§ Ihre Aufgaben
a: Beantworten Sie anhand des Textes über Hamilton diese Fragen:
(i) Wie alt war Hamiltons Tochter Lauren, als sie auf dem Boden des Büros schlief?
(ii) Für welche Abteilung gab es anfangs nicht einmal ein Budget?
(iii) Wie alt war Hamilton, als sie den Begriff „Software-Engineering“ schuf?
b: Warum führte Hamilton laut dem Text über Hamilton den Begriff „Software-Engineering“ ein? Antworten Sie in ein bis drei Sätzen.
c: Schreiben Sie aus dem Text über Hamilton die Passage wortgetreu ab, die mit „Als arbeitende Mutter“ beginnt und bis einschließlich „Apollo 11 wiederfand.“ reicht.

§ Untersuchter Text
════════════════
Als arbeitende Mutter in den 1960er Jahren stach Hamilton bereits hervor, doch als eine Softwareingenieurin in der Raumfahrtbranche war sie ein absoluter Ausnahmefall. "Die Leute sagten immer zu mir: 'Wie kannst du deine Tochter verlassen? Wie kannst du das tun?'", schilderte Hamilton 2015 die damalige Situation dem amerikanischen Wired-Magazin. Ihre Tochter Lauren brachte Sie häufig mit ins Labor. Während die 4-jährige auf dem Boden des Büros schlief, programmierte ihre Mutter und lieferte elementare Bestandteile des Codes, der sich schließlich im Bordcomputer von Apollo 11 wiederfand.

Geburtsstunde des Begriffs "Software-Engineering"

Als Hamilton und ihr Team den endgültigen Auftrag bekam, eine Software für die bemannte Raumfahrtmission zu programmieren, mussten sie um jede Anerkennung kämpfen. Während die Rolle der Ingenieure klar einzuordnen war, konnten die meisten Geldgeber nicht verstehen, worum es beim Programmieren eigentlich ging. Anfangs gab es nicht einmal ein Budget für die Software-Abteilung der NASA. Doch das Unverständnis ihrer Vorgesetzten nutzten Hamilton und ihr Team zu ihrem Vorteil.

"Software galt als eine Blackbox, als etwas Geheimnisvolles, das fast magisch im Bordcomputer auftauchte", erinnert sich die Softwareingenieurin. "Und daher gaben uns die Manager volle Freiheit und totales Vertrauen." Auch den Begriff "Software-Engineering" schuf die damals 32-jährige Hamilton, um zu verdeutlichen, dass das Entwickeln von Software nicht weniger bedeutend als das Wirken der anerkannten NASA-Ingenieure war. Hamilton selbst fokussierte sich auf Software zur Erkennung von Systemfehlern und zur Wiederherstellung von Informationen bei einem Computerabsturz. Beide Elemente waren entscheidend während der Mission Apollo 11.
════════════════
§ Vorliegende Einträge
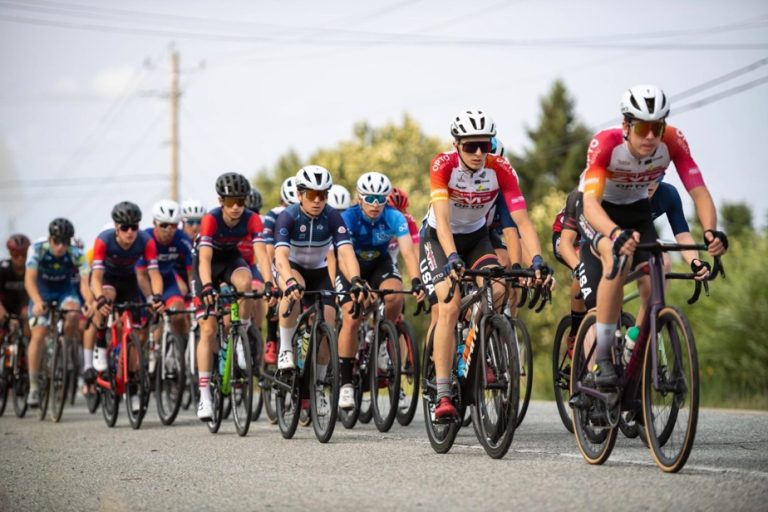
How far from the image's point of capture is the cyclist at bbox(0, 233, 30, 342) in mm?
17016

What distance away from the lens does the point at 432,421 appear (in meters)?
8.96

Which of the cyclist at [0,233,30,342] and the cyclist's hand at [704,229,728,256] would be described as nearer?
the cyclist's hand at [704,229,728,256]

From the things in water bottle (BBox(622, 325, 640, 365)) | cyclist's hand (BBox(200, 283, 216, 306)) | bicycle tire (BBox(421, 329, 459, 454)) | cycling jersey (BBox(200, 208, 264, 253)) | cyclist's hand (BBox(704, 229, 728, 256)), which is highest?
cycling jersey (BBox(200, 208, 264, 253))

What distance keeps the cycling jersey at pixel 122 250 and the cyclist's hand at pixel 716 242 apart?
8.63 meters

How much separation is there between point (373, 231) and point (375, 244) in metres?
0.14

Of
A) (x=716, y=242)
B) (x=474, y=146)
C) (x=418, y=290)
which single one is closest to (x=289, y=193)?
(x=418, y=290)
════════════════
§ Lösungen
a:
(i) Sie war 4 Jahre alt.
(ii) Für die Software-Abteilung der NASA.
(iii) Sie war 32 Jahre alt.

b: Hamilton wollte mit dem Begriff verdeutlichen, dass das Entwickeln von Software nicht weniger bedeutend war als das Wirken der anerkannten NASA-Ingenieure.

c:
Als arbeitende Mutter in den 1960er Jahren stach Hamilton bereits hervor, doch als eine Softwareingenieurin in der Raumfahrtbranche war sie ein absoluter Ausnahmefall. "Die Leute sagten immer zu mir: 'Wie kannst du deine Tochter verlassen? Wie kannst du das tun?'", schilderte Hamilton 2015 die damalige Situation dem amerikanischen Wired-Magazin. Ihre Tochter Lauren brachte Sie häufig mit ins Labor. Während die 4-jährige auf dem Boden des Büros schlief, programmierte ihre Mutter und lieferte elementare Bestandteile des Codes, der sich schließlich im Bordcomputer von Apollo 11 wiederfand.